Selection:
Friday, October 06, 2006

Receipes

The Way to Getting Drunk:
Mix drinks. Have 2 shots of Brandy, Bailey's, Vodka, then 2 pints of beer, then one glass of red wine. Down everything and within two hours you'll be sprawling on the floor. And give it another 15 minutes and you'll start puking like mad.

Important note: One, Tendency to roll on the floor is really strong, so never wear mini skirts unless you are giving out invites to your pussy. Two, Tendency to start kissing people is really high, SO, please make sure the party you're kissing is equally drunk and will probably not mind sharing bodily liquids. Third, ALWAYS hang out with people who get pissed drunk themselves. (It felt great that everyone around me were laughing at me rather than getting pissed at me and my drunkeness. Not that I will continue this behaviour, but really. It felt good.)

The data:
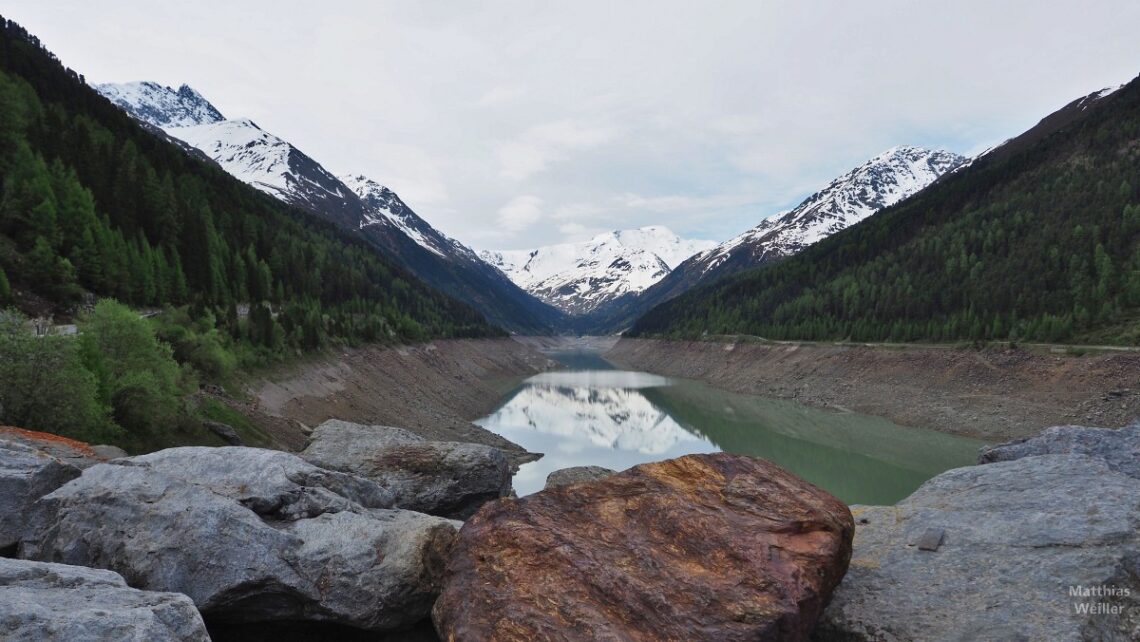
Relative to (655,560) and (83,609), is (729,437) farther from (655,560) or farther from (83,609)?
(83,609)

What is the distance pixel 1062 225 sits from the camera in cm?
8381

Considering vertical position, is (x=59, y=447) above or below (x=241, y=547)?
above

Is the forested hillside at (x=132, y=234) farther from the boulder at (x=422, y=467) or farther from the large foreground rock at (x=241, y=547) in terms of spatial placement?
the large foreground rock at (x=241, y=547)

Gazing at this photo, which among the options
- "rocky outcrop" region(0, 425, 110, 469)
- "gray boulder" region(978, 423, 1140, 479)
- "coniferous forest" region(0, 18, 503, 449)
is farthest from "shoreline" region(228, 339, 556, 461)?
"gray boulder" region(978, 423, 1140, 479)

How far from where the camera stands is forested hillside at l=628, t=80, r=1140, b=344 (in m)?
64.2

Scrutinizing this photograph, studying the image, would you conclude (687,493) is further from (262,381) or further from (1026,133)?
(1026,133)

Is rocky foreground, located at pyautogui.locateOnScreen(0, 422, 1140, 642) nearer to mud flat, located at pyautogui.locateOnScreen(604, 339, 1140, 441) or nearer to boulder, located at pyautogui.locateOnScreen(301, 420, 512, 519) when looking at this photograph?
boulder, located at pyautogui.locateOnScreen(301, 420, 512, 519)

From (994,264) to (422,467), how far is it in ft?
349

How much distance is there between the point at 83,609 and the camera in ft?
16.2

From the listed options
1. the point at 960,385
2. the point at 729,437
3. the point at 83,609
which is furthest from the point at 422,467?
the point at 960,385

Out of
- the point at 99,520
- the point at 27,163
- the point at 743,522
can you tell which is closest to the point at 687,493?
the point at 743,522

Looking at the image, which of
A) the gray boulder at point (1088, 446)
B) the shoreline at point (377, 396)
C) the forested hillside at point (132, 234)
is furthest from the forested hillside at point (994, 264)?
the forested hillside at point (132, 234)

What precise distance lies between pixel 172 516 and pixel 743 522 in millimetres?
8246

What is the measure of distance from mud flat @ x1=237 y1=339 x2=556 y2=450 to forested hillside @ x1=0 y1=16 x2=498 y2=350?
3834 mm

Challenges:
a) Please copy the records again, starting at the line containing "What is the measure" and ending at the end of the records, with every distance in the answers shifted by -69.
b) Write the next part of the post on getting drunk.

Final answers:
a)
What is the measure of distance from mud flat @ x1=237 y1=339 x2=556 y2=450 to forested hillside @ x1=0 y1=16 x2=498 y2=350?
3765 mm

b)
The Receipe to the Perfect British Accent:
1. Never pronounce your "t"s. End it of with a silent throat sound.
2. Pronounce all your "a"s with a deeper "o" sound.
3. Speak really fast, with a slight tendency to mumble.
4. Most of the time, speak as if you have a fat tongue.
5. (Optional) Top it off with great blue eyes and pants hanging down half your arse.


Btw, my webcam MIRACULOUSLY came to life. 3 weeks of it being mysteriously "unplugged" despite it being "built in", it finally got "found" by my laptop and now it's working perfectly fine. I swear it's the weirdest thing. So well, yea, request webcam on msn if you please. Although I seriously look the same. But you can take a peep at my room. :D

As of now, wish me luck with me surviving university. ciao.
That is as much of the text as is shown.